On the flipside, Brno and the Red Bull Ring are the perfect circuits for Ducati. Dovizioso won there in 2018, and has two victories to his credit in Austria. Yamaha endured a tough Brno race last year, with Valentino Rossi, Quartararo and Vinales sixth, seventh and 10th. Quartararo did bag a podium at the Red Bull Ring, but he was never a threat for the win.

Vinales could only keep close to Marquez through the tighter last sector of the Jerez circuit after the Honda had rocketed past him, while Quartararo got mired behind the Pramac Ducatis in the early stages and struggled to find a way past as they left him behind on the straights.
So Dovizioso, Jack Miller and even Francesco Bagnaia are likely to be the favourites when the championship hits Brno and the Red Bull Ring. But seizing victory might be tough at the second Jerez race.
Dovizioso is struggling with Michelin's new construction rear tyre, the extra grip it offers not allowing him to spin the rear as before and get the bike turned. The Pramac duo have been having less of an issue with the new rubber, but Miller's race was compromised by some numbness in his arms - which, he believes, was caused by the handlebars not being in the optimal position.
With Quartararo and Vinales the strongest pair behind Marquez on race pace throughout the weekend, the Honda's absence puts them in a better position. But current form suggests the following three rounds will be about damage limitation.
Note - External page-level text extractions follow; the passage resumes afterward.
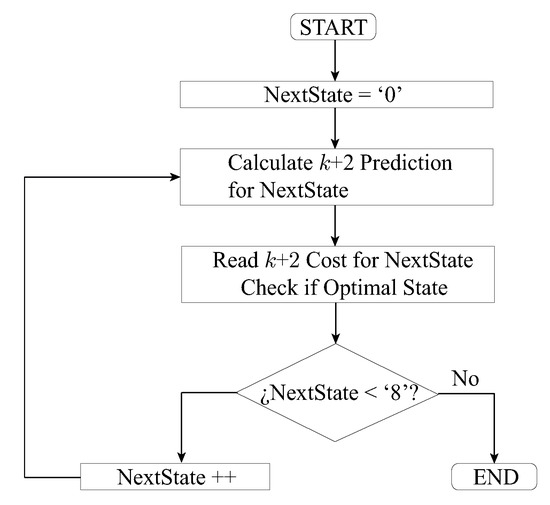 START

NextState = ‘0’

Calculate $k$+2 Prediction for NextState

Read $k$+2 Cost for NextState Check if Optimal State

¿NextState < ‘8’?

No

NextState ++

END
It is undeniable that Marquez's hideous Spanish GP crash has completely transformed this 2020 title fight
The swinging of the pendulum will be exactly what Marquez wants. If one of his rivals is fine one week and struggling the next, and vice versa, the points they take away from him are reduced.
And there's Marquez himself. His steely determination has seldom seen injury get in his way. He won the opening race of 2014 in Qatar just weeks after breaking his leg. At Jerez in 2016, he finished on the podium carrying a broken wrist, and then there's his odds-defying 2018 domination.

It is undeniable that Marquez's hideous Spanish GP crash has completely transformed this 2020 title fight.
But when the original season was set to start in Qatar back in March, and doubts surrounded Marquez's fitness - which he claimed was only at "70%" following surgery on yet another dislocated shoulder he suffered at the Malaysian Grand Prix last year - Honda team boss Alberto Puig was adamant that his rider would have "fought like hell" to win at Losail.
You can bet that the same mentality will consume Marquez upon his return.